### Texte fourni
1.5 La normalisation

Dans ces conditions, l'union sacrée de tous les partis derrière de Gaulle pour éviter des troubles révolutionnaires, assurer la continuité de l'État et conserver l'empire, put fonctionner. Et, comme on peut le constater aujourd'hui aux coups qu'elles portent aux travailleurs, les « féodalités économiques et financières » dirigent toujours l'économie, et par là toute la société. Elles n'ont jamais été menacées, ni en 1945 ni après. Et elles doivent d'avoir coulé ces jours heureux, après avoir mis la planète à feu et à sang dans deux guerres mondiales, au fait que la classe ouvrière n'a pas contesté leur pouvoir politique.

Par l'intermédiaire des Partis communistes et en particulier en France du PCF, le mouvement ouvrier a été domestiqué et mis au service de la bourgeoisie et de son État. Les prétendues « conquêtes de la Libération » ne furent que le maigre pourboire versé par la bourgeoisie aux appareils politiques et syndicaux encadrant les travailleurs, sous la forme de places dans ses institutions.

### Données disponibles
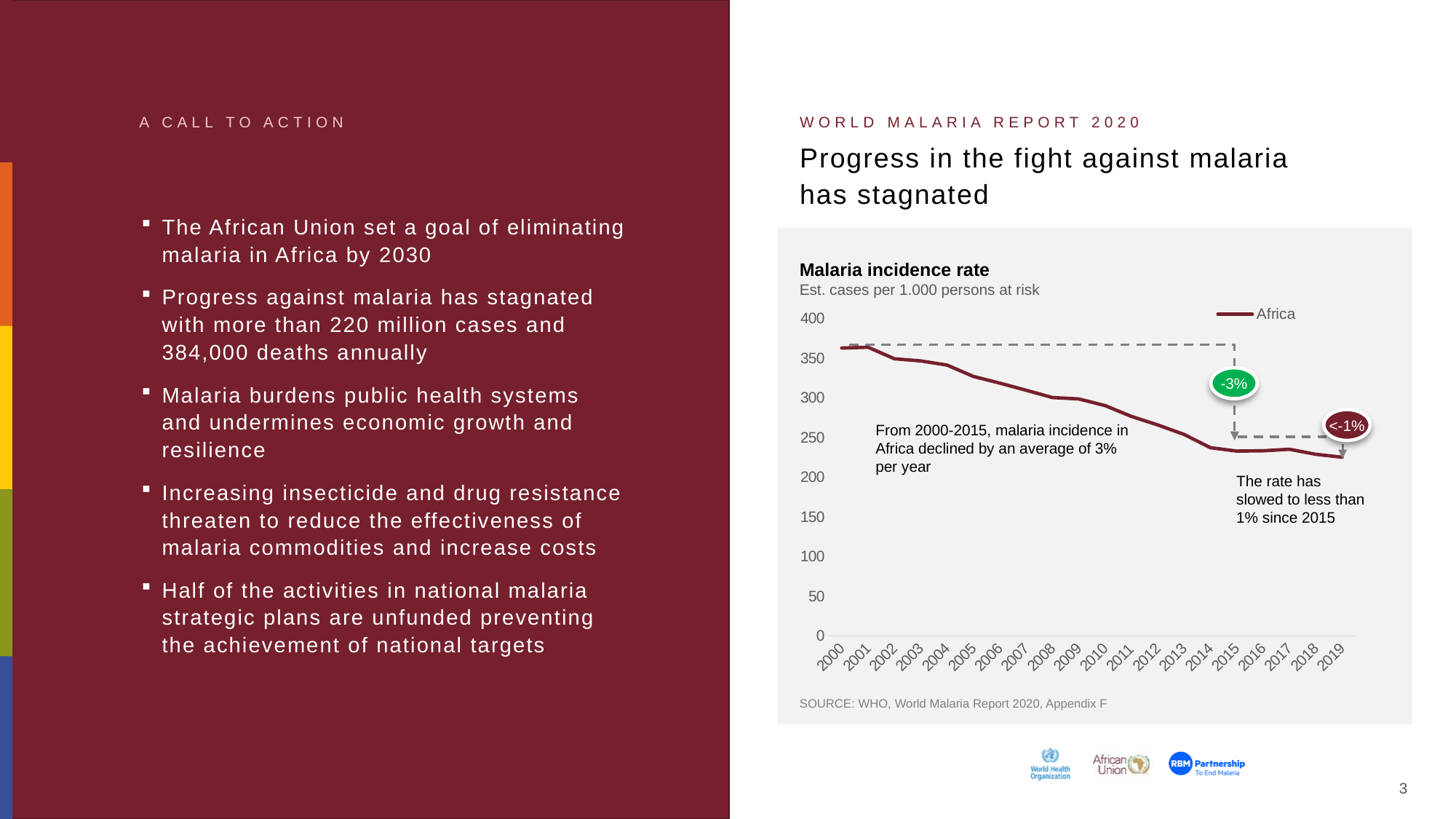
Is the value for Africa in 2005 greater or less than 300? greater Is the value for Africa in 2019 greater or less than 250? less What is the name of the series shown in the chart legend? Africa How many years are plotted along the x axis of the chart? 20 What is the title of the chart? Malaria incidence rate How many series does the chart legend list? 1 Is the value for Africa in 2012 greater or less than 300? less Does the malaria incidence rate for Africa rise or fall from 2000 to 2019? fall Which year has the lowest malaria incidence rate in the chart? 2019 What kind of chart is shown on the slide? line chart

### Consignes
A. D'après le texte sur la normalisation, par l'intermédiaire de quel parti le mouvement ouvrier a-t-il été domestiqué en France ?
B. Reprends le texte sur la normalisation et poursuis-le à partir de sa dernière phrase.

### Réponses par consigne
A. Par l'intermédiaire du PCF.

B.
1.6 « Travailler d'abord, revendiquer ensuite »

Les nationalisations servirent aussi à faire accepter aux travailleurs des sacrifices qu'il aurait été difficile de leur imposer au profit des compagnies privées.

Un dirigeant de la CGT pouvait ainsi expliquer, le jour de la mise en place du conseil d'administration des Houillères à Douai : « Les nationalisations ne sont pas encore la mine aux mineurs. C'est un premier pas vers ce rêve de tous les travailleurs. Et lorsque ce rêve sera réalisé, ce sera la mine aux mineurs. » En attendant, il fallait produire et gagner la « bataille du charbon ». « Travailler d'abord, revendiquer ensuite » était le mot d'ordre du moment. Dans toutes les entreprises du pays, les militants communistes, poussés à se transformer en véritables contremaîtres, encadrèrent les travailleurs, faisant la chasse aux temps morts et muselant toute protestation.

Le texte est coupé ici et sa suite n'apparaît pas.